# Data shown
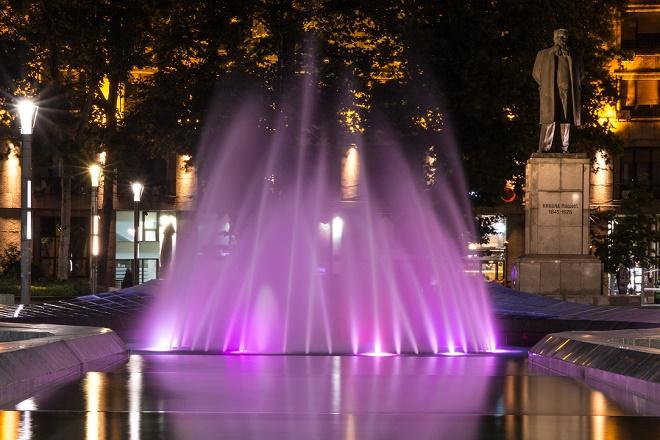 Fontane u Beogradu (foto: Shutterstock)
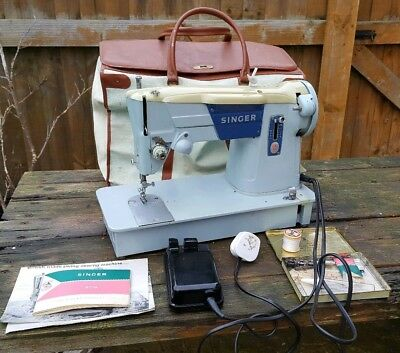 Vintage Sewing Machine - Singer 359 - Collectable Retro Equipment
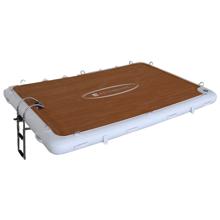 Şişme Platform - 250x160x15 cm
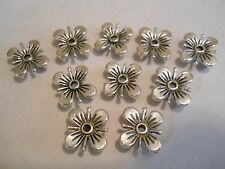 25 SILVER PLATED SQUARE FLOWER DESIGNER TIBETAN 2 HOLE SLIDER SPACER BEAD BAR
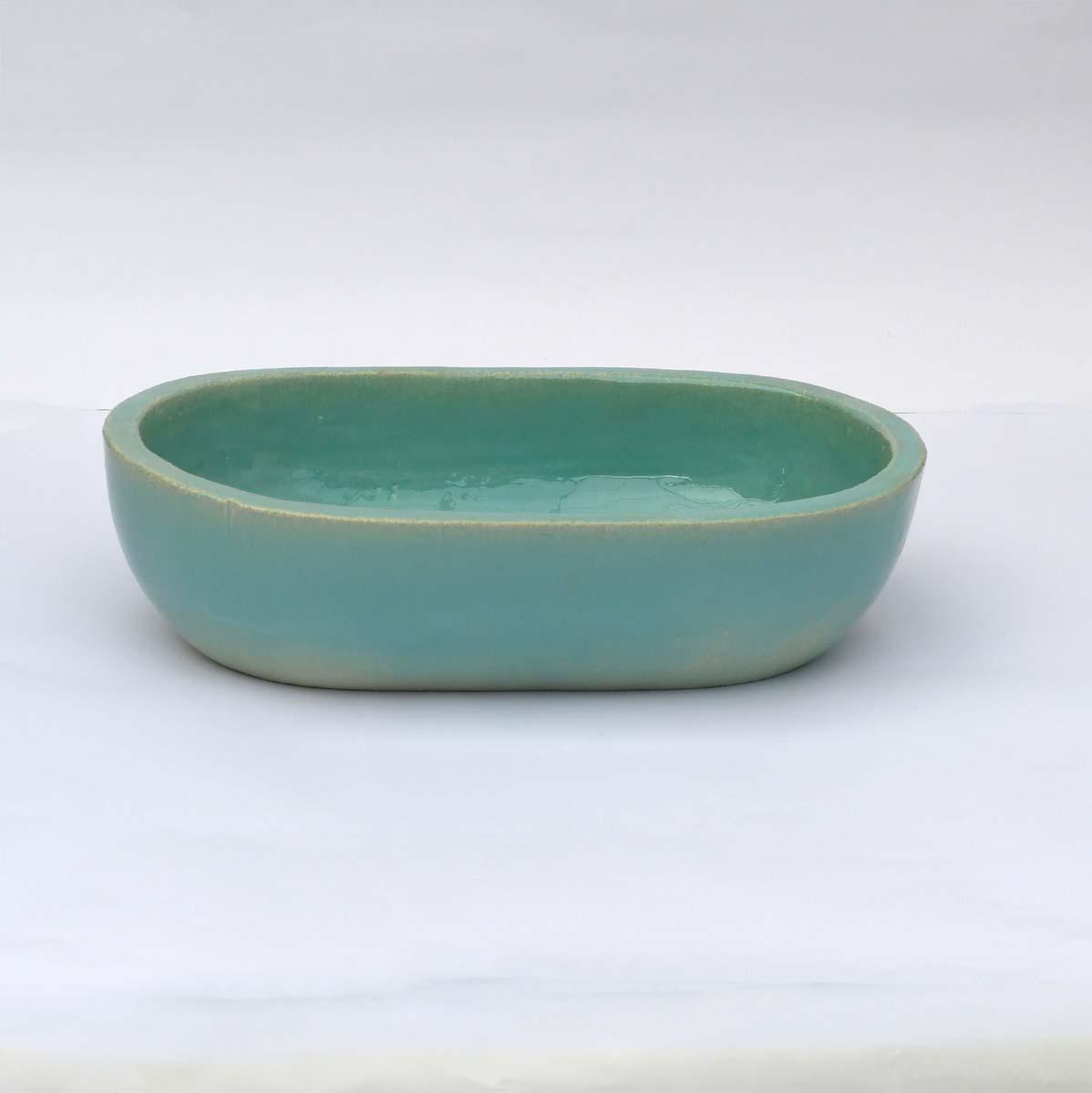כיור אמבטיה קטן אובאל בצבע אקווה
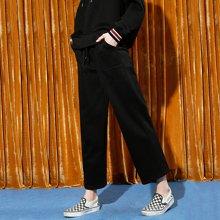 初语裤子2018春季新款女 黑色直筒阔腿宽松显瘦卫裤运动裤长裤8744401001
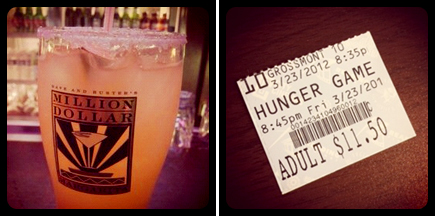 happy hour - hunger games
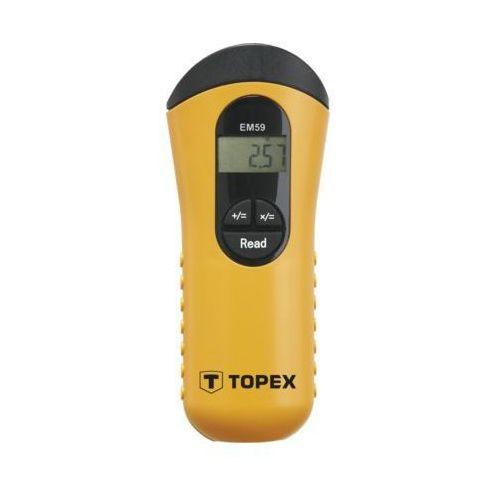 Pozostałe narzędzia ręczne, Odległościomierz TOPEX 31C902
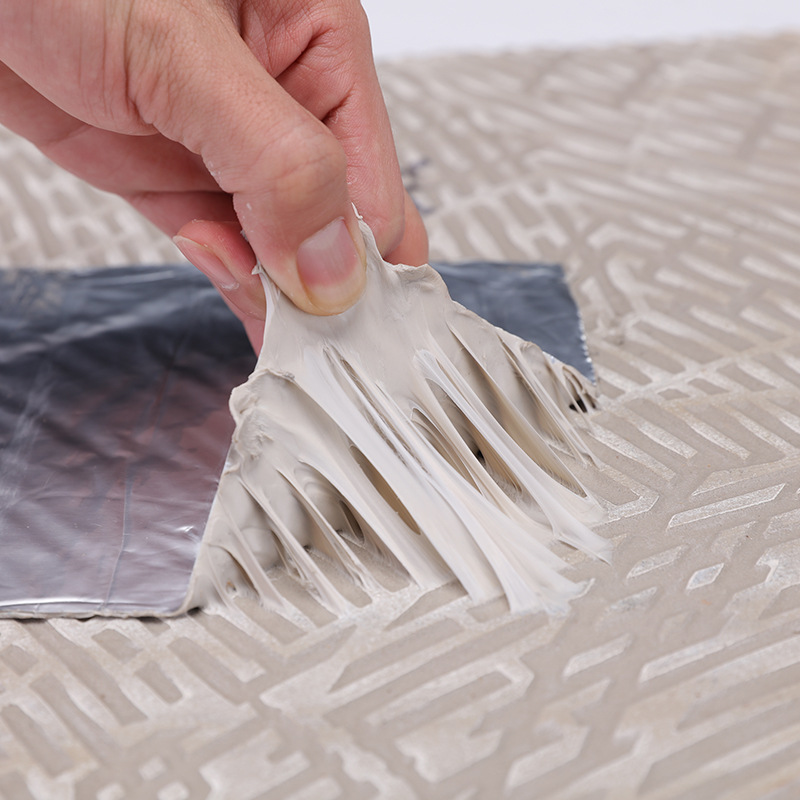 Plugging Waterproof Bandage Self-Adhesive Butyl Rubber Water Resistence And Leak Repairing Coil Color Steel Plugging Butyl Water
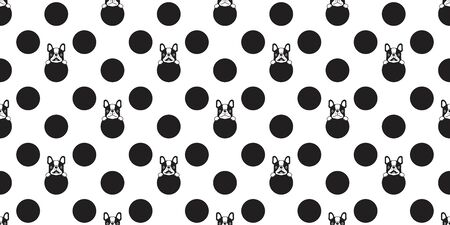 dog seamless pattern vector french bulldog polka dot scarf isolated repeat wallpaper tile background cartoon doodle illustration design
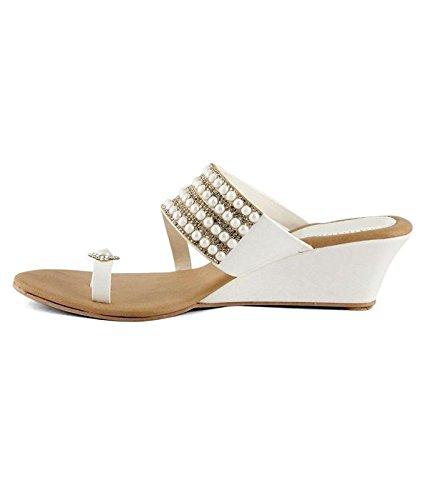 Women \u0026 Girls Designer White Sandal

# Exercise requirements
Leave out every picture, and copy exactly the lines from the line that contains "25 SILVER PLATED" through the end of the material.

# Written response
 25 SILVER PLATED SQUARE FLOWER DESIGNER TIBETAN 2 HOLE SLIDER SPACER BEAD BAR
כיור אמבטיה קטן אובאל בצבע אקווה
 初语裤子2018春季新款女 黑色直筒阔腿宽松显瘦卫裤运动裤长裤8744401001
 happy hour - hunger games
 Pozostałe narzędzia ręczne, Odległościomierz TOPEX 31C902
 Plugging Waterproof Bandage Self-Adhesive Butyl Rubber Water Resistence And Leak Repairing Coil Color Steel Plugging Butyl Water
 dog seamless pattern vector french bulldog polka dot scarf isolated repeat wallpaper tile background cartoon doodle illustration design
 Women \u0026 Girls Designer White Sandal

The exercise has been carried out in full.